Ainda os receios desta pandemia não se dissiparam, e já outros estão no seu enfiamento:  a crise económica, com o seu cortejo de desempregados, falências e reduções de trabalho, não obstante o hercúleo esforço governamental, é outra pandemia, pois leva ainda a doenças mentais, associadas a reações depressivas, assim como o desemprego de longa duração, em que, ao fim de algum tempo, a pessoa desmoraliza, sente-se inútil. A ociosidade forçada acaba por se refletir negativamente na saúde mental. E, conforme um dia referiu Clara Ferreira Alves, no Expresso: “Através do progresso tresloucado, a sociedade acaba por criar o seu próprio ‘vírus social’ que vai sofrendo mutações em ciclos progressivamente mais rápidos, impedindo que o nosso organismo reaja, aumentando o número de inadaptados; ou seja, os que sofrem de depressão e ansiedade”.
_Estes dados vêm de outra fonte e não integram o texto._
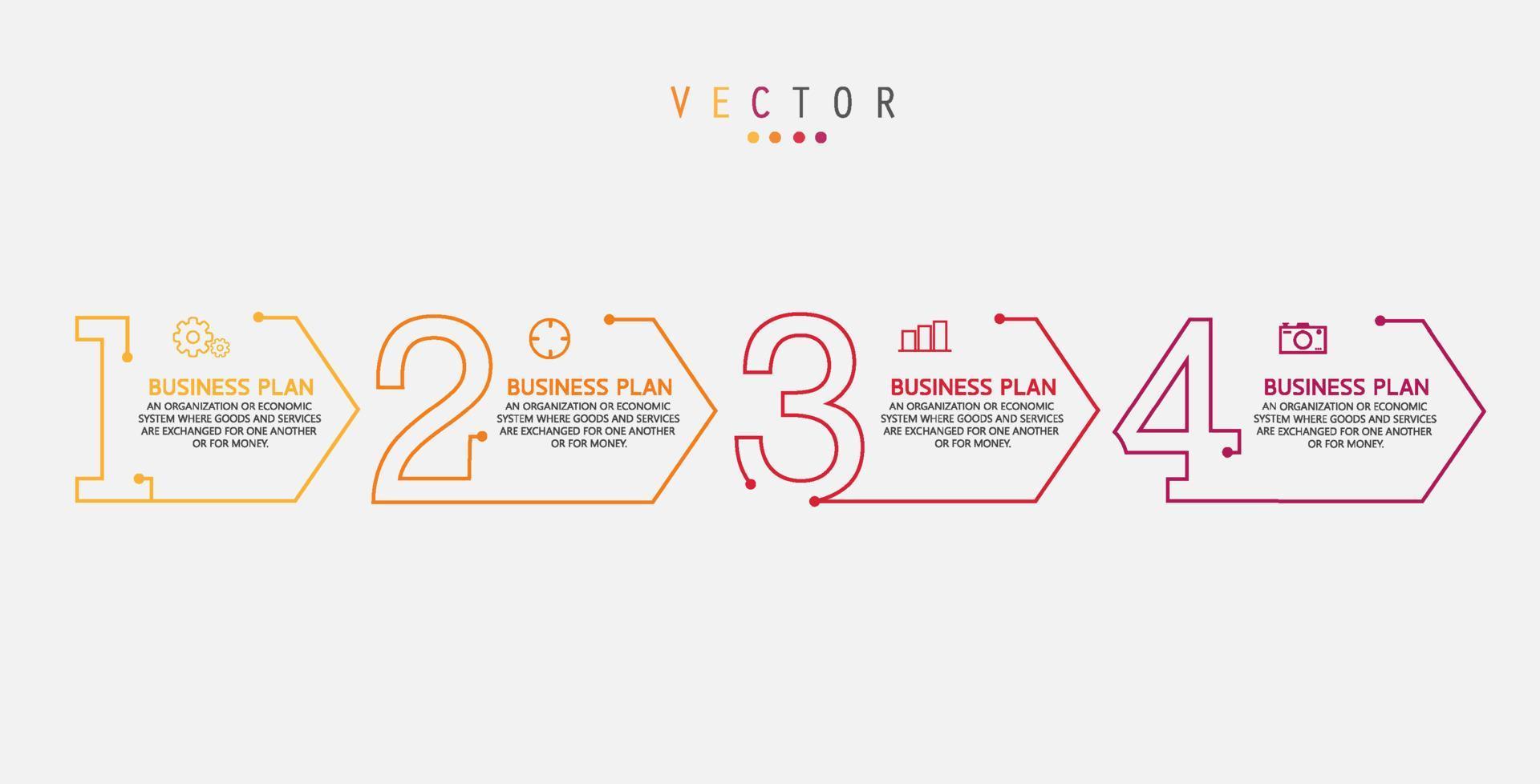 VECTOR

1
BUSINESS PLAN
AN ORGANIZATION OR ECONOMIC SYSTEM WHERE GOODS AND SERVICES ARE EXCHANGED FOR ONE ANOTHER OR FOR MONEY.

2
BUSINESS PLAN
AN ORGANIZATION OR ECONOMIC SYSTEM WHERE GOODS AND SERVICES ARE EXCHANGED FOR ONE ANOTHER OR FOR MONEY.

3
BUSINESS PLAN
AN ORGANIZATION OR ECONOMIC SYSTEM WHERE GOODS AND SERVICES ARE EXCHANGED FOR ONE ANOTHER OR FOR MONEY.

4
BUSINESS PLAN
AN ORGANIZATION OR ECONOMIC SYSTEM WHERE GOODS AND SERVICES ARE EXCHANGED FOR ONE ANOTHER OR FOR MONEY.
Vamos ter esperança para que tudo possa vir a correr pelo melhor, e que desapareça bem depressa, sem retornar, esta maldita pandemia, naquela ânsia libertadora – voltar ao novo natural, quer dizer, podermos ser mais compreensivos uns com os outros, já que muito aprendemos com este estado mórbido, e continuamos a aprender.